**What is required:** Your task is to copy the listing exactly. Drop any pictures from the copy.
• • • • • • •
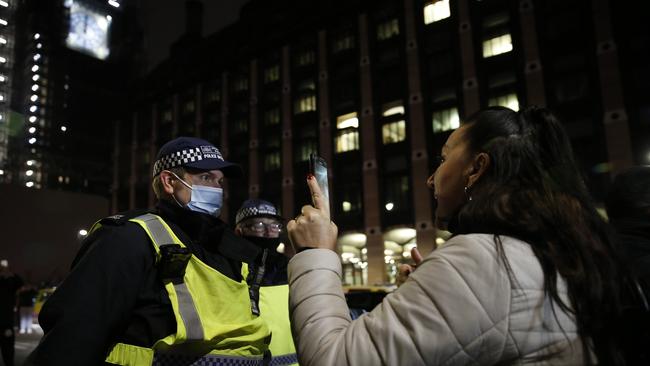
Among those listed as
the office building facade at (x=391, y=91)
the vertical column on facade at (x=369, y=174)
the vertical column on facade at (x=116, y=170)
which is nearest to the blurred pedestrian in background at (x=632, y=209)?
the office building facade at (x=391, y=91)

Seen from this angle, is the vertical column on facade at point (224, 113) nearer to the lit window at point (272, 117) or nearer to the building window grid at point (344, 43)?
the lit window at point (272, 117)

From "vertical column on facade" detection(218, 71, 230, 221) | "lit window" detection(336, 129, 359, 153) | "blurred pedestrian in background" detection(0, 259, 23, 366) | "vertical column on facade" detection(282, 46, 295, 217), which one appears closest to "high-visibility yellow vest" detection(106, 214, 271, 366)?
"blurred pedestrian in background" detection(0, 259, 23, 366)

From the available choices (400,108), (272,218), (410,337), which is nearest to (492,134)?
(410,337)

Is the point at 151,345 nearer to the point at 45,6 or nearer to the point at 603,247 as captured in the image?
the point at 603,247

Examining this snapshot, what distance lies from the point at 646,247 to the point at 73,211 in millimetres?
26613

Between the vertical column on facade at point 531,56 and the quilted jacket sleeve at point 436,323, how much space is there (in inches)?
1016

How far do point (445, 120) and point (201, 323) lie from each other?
27135 millimetres

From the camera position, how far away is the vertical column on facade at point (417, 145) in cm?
2613

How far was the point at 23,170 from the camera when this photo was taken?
29.8m

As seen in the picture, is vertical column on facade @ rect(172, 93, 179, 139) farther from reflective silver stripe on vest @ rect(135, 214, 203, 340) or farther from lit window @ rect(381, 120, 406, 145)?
reflective silver stripe on vest @ rect(135, 214, 203, 340)

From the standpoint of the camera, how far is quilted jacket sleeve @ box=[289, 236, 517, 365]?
1091 mm

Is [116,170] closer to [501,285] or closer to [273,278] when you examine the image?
[273,278]

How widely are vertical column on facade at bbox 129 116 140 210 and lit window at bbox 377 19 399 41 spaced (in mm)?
25905

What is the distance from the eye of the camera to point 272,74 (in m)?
36.1
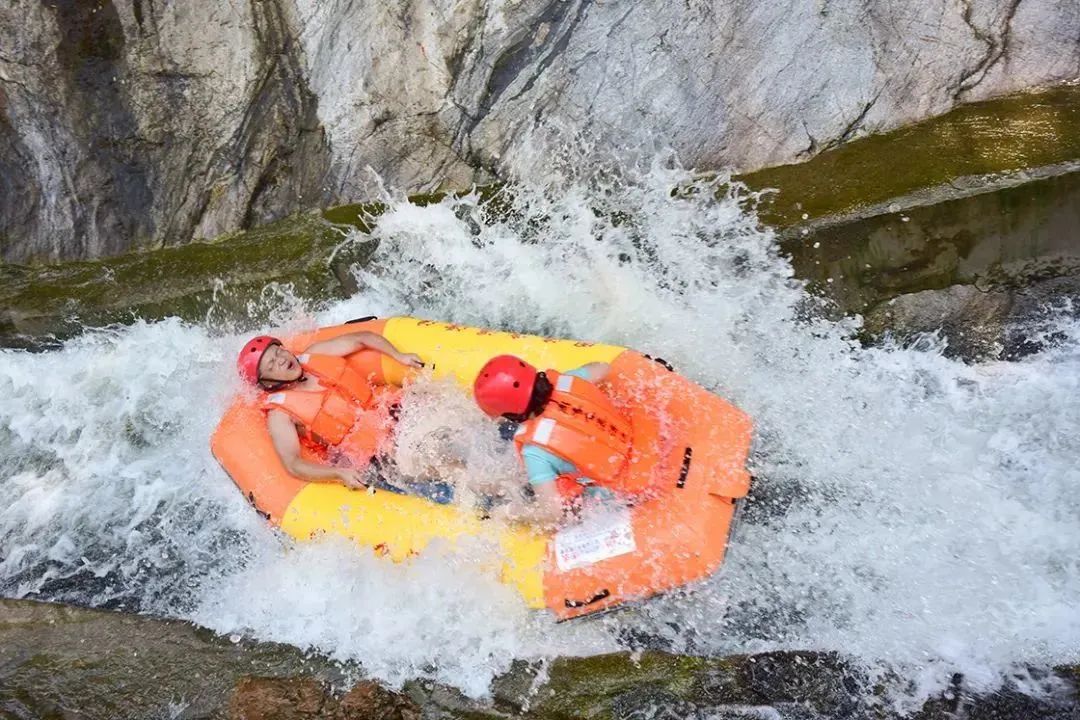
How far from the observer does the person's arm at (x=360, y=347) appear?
4.62 meters

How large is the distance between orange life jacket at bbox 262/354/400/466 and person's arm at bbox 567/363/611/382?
4.07 feet

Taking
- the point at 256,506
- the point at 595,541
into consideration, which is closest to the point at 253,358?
the point at 256,506

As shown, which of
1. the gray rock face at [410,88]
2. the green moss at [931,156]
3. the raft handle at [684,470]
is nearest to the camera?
the raft handle at [684,470]

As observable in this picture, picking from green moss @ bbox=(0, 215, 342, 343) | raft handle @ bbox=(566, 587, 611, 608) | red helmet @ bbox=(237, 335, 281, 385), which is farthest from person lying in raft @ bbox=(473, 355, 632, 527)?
green moss @ bbox=(0, 215, 342, 343)

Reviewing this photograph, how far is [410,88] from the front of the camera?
5.71 m

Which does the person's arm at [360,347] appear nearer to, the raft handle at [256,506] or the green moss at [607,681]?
the raft handle at [256,506]

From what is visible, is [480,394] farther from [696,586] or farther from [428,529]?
[696,586]

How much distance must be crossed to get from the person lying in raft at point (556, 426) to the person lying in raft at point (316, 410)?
3.85 feet

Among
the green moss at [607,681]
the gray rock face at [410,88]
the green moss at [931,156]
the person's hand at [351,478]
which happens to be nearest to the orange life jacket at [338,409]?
the person's hand at [351,478]

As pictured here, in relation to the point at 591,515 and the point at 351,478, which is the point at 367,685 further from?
the point at 591,515

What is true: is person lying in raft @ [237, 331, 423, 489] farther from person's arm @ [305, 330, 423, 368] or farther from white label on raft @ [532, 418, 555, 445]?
white label on raft @ [532, 418, 555, 445]

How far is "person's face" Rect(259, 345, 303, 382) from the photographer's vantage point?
4422mm

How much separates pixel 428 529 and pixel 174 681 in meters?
1.51

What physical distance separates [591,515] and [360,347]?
5.88 ft
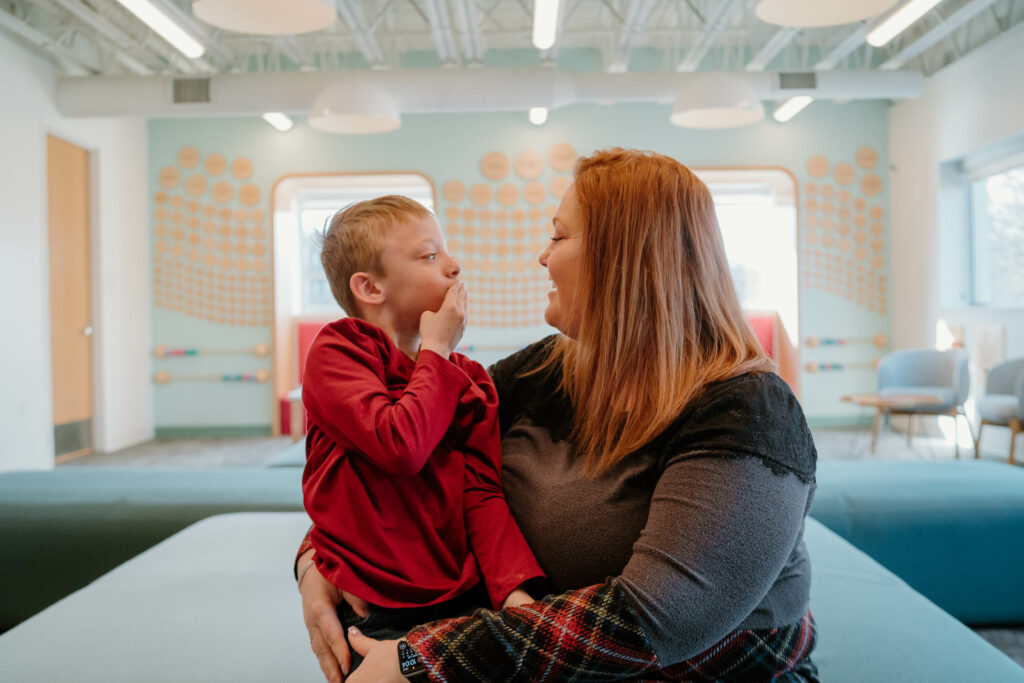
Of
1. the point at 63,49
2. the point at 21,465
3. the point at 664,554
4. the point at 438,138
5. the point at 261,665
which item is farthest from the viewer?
the point at 438,138

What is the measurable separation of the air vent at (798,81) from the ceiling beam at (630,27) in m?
1.25

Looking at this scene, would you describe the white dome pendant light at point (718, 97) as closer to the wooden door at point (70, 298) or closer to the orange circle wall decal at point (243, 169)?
the orange circle wall decal at point (243, 169)

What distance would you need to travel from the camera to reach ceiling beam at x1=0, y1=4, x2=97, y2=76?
5.24 meters

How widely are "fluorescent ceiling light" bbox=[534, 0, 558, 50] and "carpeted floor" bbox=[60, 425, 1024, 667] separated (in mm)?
3702

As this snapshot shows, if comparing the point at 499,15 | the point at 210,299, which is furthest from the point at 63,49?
the point at 499,15

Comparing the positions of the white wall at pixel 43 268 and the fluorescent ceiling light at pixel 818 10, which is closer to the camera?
the fluorescent ceiling light at pixel 818 10

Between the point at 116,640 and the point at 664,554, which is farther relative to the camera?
the point at 116,640

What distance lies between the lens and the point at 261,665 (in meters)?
1.41

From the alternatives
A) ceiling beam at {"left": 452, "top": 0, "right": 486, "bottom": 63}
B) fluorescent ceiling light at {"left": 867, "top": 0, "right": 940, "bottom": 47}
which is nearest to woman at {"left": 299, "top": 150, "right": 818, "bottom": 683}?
fluorescent ceiling light at {"left": 867, "top": 0, "right": 940, "bottom": 47}

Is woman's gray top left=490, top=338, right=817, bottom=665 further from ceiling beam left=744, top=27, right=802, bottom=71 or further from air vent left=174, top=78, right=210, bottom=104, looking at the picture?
ceiling beam left=744, top=27, right=802, bottom=71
• • • • • • •
**Answer to the task:**
Among those listed as
the office building facade at (x=391, y=91)
the vertical column on facade at (x=369, y=174)
the vertical column on facade at (x=116, y=170)
which is nearest to the blurred pedestrian in background at (x=632, y=209)?
the office building facade at (x=391, y=91)

Seen from this angle, is the vertical column on facade at point (224, 113) nearer to the lit window at point (272, 117) or nearer to the building window grid at point (344, 43)?
the lit window at point (272, 117)

From "vertical column on facade" detection(218, 71, 230, 221) | "lit window" detection(336, 129, 359, 153) | "blurred pedestrian in background" detection(0, 259, 23, 366) | "vertical column on facade" detection(282, 46, 295, 217), which one appears closest to "high-visibility yellow vest" detection(106, 214, 271, 366)?
"blurred pedestrian in background" detection(0, 259, 23, 366)

From the available choices (400,108), (272,218), (410,337), which is nearest to (492,134)?
(410,337)

Is the point at 151,345 nearer to the point at 45,6 or nearer to the point at 603,247 as captured in the image?
the point at 603,247

Examining this snapshot, what distance lies from the point at 646,247 to the point at 73,211 in millimetres?
26613

Between the vertical column on facade at point 531,56 and the quilted jacket sleeve at point 436,323, how much space is there (in inches)?
1016

How far do point (445, 120) and point (201, 323) lie from each other?
27135 millimetres

From the camera position, how far away is the vertical column on facade at point (417, 145) in cm?
2613

How far was the point at 23,170 from the camera when this photo was taken?
29.8m

As seen in the picture, is vertical column on facade @ rect(172, 93, 179, 139) farther from reflective silver stripe on vest @ rect(135, 214, 203, 340) or farther from lit window @ rect(381, 120, 406, 145)?
reflective silver stripe on vest @ rect(135, 214, 203, 340)

From the standpoint of the camera, how far is quilted jacket sleeve @ box=[289, 236, 517, 365]?
1091 mm

Is [116,170] closer to [501,285] or closer to [273,278] when you examine the image?
[273,278]

How widely are vertical column on facade at bbox 129 116 140 210 and lit window at bbox 377 19 399 41 spaced (in mm)?
25905

What is the distance from the eye of the camera to point 272,74 (in m)?
36.1
How far from the observer does the person's arm at (x=360, y=347) appear?
4.62 meters

How large is the distance between orange life jacket at bbox 262/354/400/466 and person's arm at bbox 567/363/611/382?
4.07 feet

Taking
- the point at 256,506
- the point at 595,541
into consideration, which is closest to the point at 253,358?
the point at 256,506

As shown, which of
1. the gray rock face at [410,88]
2. the green moss at [931,156]
3. the raft handle at [684,470]
is nearest to the camera?
the raft handle at [684,470]

As observable in this picture, picking from green moss @ bbox=(0, 215, 342, 343) | raft handle @ bbox=(566, 587, 611, 608) | red helmet @ bbox=(237, 335, 281, 385), which is farthest from person lying in raft @ bbox=(473, 355, 632, 527)?
green moss @ bbox=(0, 215, 342, 343)

Reviewing this photograph, how far is [410,88] from the front of the camera?
5.71 m

Which does the person's arm at [360,347] appear nearer to, the raft handle at [256,506] or the green moss at [607,681]?
the raft handle at [256,506]

From what is visible, is [480,394] farther from [696,586] or farther from [428,529]?
[696,586]

How much distance must be crossed to get from the person lying in raft at point (556, 426) to the person lying in raft at point (316, 410)?
3.85 feet

Among
the green moss at [607,681]
the gray rock face at [410,88]
the green moss at [931,156]
the person's hand at [351,478]
which happens to be nearest to the orange life jacket at [338,409]?
the person's hand at [351,478]

As pictured here, in relation to the point at 591,515 and the point at 351,478, which is the point at 367,685 further from?
the point at 591,515

What is true: is person lying in raft @ [237, 331, 423, 489] farther from person's arm @ [305, 330, 423, 368] or farther from white label on raft @ [532, 418, 555, 445]?
white label on raft @ [532, 418, 555, 445]

How far is "person's face" Rect(259, 345, 303, 382) from the photographer's vantage point?
4422mm

How much separates pixel 428 529 and pixel 174 681 in meters?
1.51

What physical distance separates [591,515] and [360,347]?
5.88 ft
Of
1. the point at 63,49
2. the point at 21,465
3. the point at 664,554
4. the point at 438,138
5. the point at 261,665
which item is farthest from the viewer?
the point at 438,138

What is the measurable separation of the air vent at (798,81) from the ceiling beam at (630,27) in m?
1.25

Looking at this scene, would you describe the white dome pendant light at point (718, 97) as closer to the wooden door at point (70, 298) or closer to the orange circle wall decal at point (243, 169)?
the orange circle wall decal at point (243, 169)

What distance would you need to travel from the camera to reach ceiling beam at x1=0, y1=4, x2=97, y2=76?
5.24 meters

How widely are "fluorescent ceiling light" bbox=[534, 0, 558, 50] and "carpeted floor" bbox=[60, 425, 1024, 667] separated (in mm)?
3702

As this snapshot shows, if comparing the point at 499,15 | the point at 210,299, which is furthest from the point at 63,49?
the point at 499,15

Comparing the positions of the white wall at pixel 43 268 and the fluorescent ceiling light at pixel 818 10, which is closer to the camera?
the fluorescent ceiling light at pixel 818 10

Between the point at 116,640 and the point at 664,554, which is farther relative to the camera?
the point at 116,640

What distance lies between the lens and the point at 261,665 (in meters)?
1.41

From the alternatives
A) ceiling beam at {"left": 452, "top": 0, "right": 486, "bottom": 63}
B) fluorescent ceiling light at {"left": 867, "top": 0, "right": 940, "bottom": 47}
which is nearest to woman at {"left": 299, "top": 150, "right": 818, "bottom": 683}?
fluorescent ceiling light at {"left": 867, "top": 0, "right": 940, "bottom": 47}

Is woman's gray top left=490, top=338, right=817, bottom=665 further from ceiling beam left=744, top=27, right=802, bottom=71 or further from air vent left=174, top=78, right=210, bottom=104, looking at the picture?
ceiling beam left=744, top=27, right=802, bottom=71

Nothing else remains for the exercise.